Возможно, это самый поразительный из рисунков Ватто: строгая, можно было бы сказать суровая, верность натуре ощутима в каждом движении карандаша или сангинной палочки. Штрих то наливается густым тоном, подчеркивая рисунок сустава, напряжение мышцы или чуть сгустившуюся тень, то будто тает, побежденный белизной бумаги, словно излучающей свет, — эффект, достигнутый ювелирной гармонией тонов. И вся до пояса изображенная фигура, весь этот нежный торс, на котором вибрирует свет, буквально плывет в белом поле листа.
Здесь соединяются почти скрупулезная анатомическая точность, удивительно ясная простота четких линий уха, завитков волос, прозрачность — именно прозрачность — густой темной тени на ненарисованной, но угадываемой стене. И за всем этим ощутима манера художника, хотя, казалось бы, строгий протоколизм рисунка не оставляет места для индивидуальной интонации, для причастности столь строгой натурной штудии «миру Ватто».
Тем более что в этом рисунке — как и во многих других — можно без труда различить влияние манеры Рубенса, влияние, давно замеченное исследователями и подтверждаемое одним из сохранившихся писем Ватто.
Разумеется, дело не в технике, не один Рубенс так любил и так умел соединять карандаш и сангину, хотя, возможно, мало кто достигал в этом сочетании таких высот, как он. И не в том, что Рубенс превосходно рисовал женское тело. Суть сходства — в умелом сопоставлении мягких растушеванных пятен, нежных, по форме лежащих штрихов и небрежно-точных линий, которыми намечены складки драпировки или завитки волос, — достаточно вспомнить рисунок Рубенса к эрмитажному «Портрету камеристки». Но более всего в этом рисунке самого Ватто, индивидуальность которого властно проступает сквозь неумолимую точность натурной штудии и реминисценции рубенсовской манеры. Она — в том сочетании конкретности и недосказанности, что так свойственно Ватто, но здесь сочетание это выражается не в сюжете или характере, а в пластической сути рисунка.
Филигранно прорисованные кисти рук, капризный локон с собственным «необщим выражением» соседствуют с почти не тронутым карандашом полем листа, где форма рождается лишь благодаря легчайшему пластическому намеку, нескольким едва различимым штрихам, которых оказывается достаточно, чтобы вылепить освещенную часть торса, вылепить безупречно, хотя разворот фигуры и ракурс достаточно сложны. И этот странный контраст подробнейшей моделировки с богатейшей градацией тонов и едва уловимых движений карандаша сродни тем противоречивым и полускрытым чувствам, что владеют героями картин Антуана Ватто.

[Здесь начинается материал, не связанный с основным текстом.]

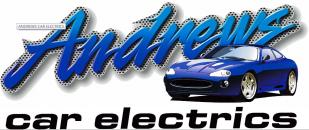 Andrews Car Electrics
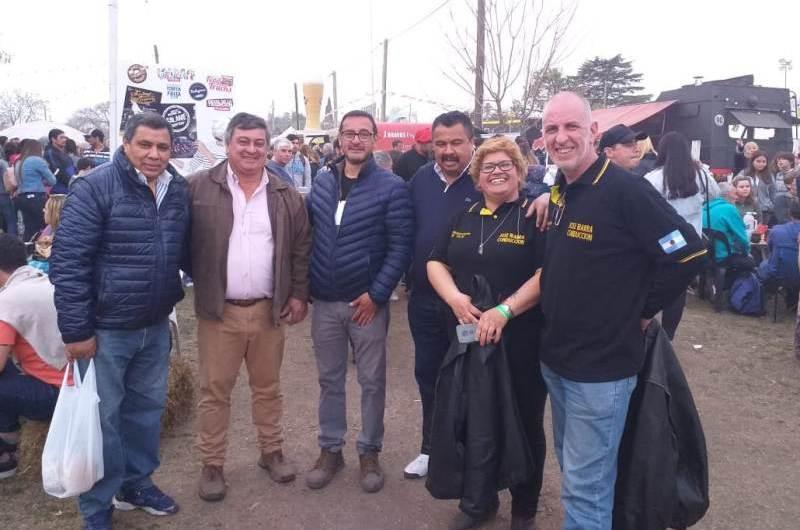 José Ibarra del gremio de conductores de taxis presente en la fiesta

Но и в самой модели, в чуть кокетливой истоме, с которой клонится торс юной женщины, в наклоне головы, в такой для Ватто типичной закругленности форм, которой аккомпанирует и общий контур, очерчивающий весь рисунок в целом, — и здесь ощутимо видение Ватто, на этот раз вполне земное. Вероятно, именно в таких рисунках более всего заметна связь его фантастических композиций с полнокровной реальностью. Ибо здесь все полярно существующим в его живописи законам: за материальным миром угадывается мир фантастический.
В натурных рисунках с самого начала под карандашом Ватто действительность начинала слегка трансформироваться. Чтобы потом возникла новая, причудливая жизнь на картинах почти сказочных.
Были, однако, иные рисунки и иные картины.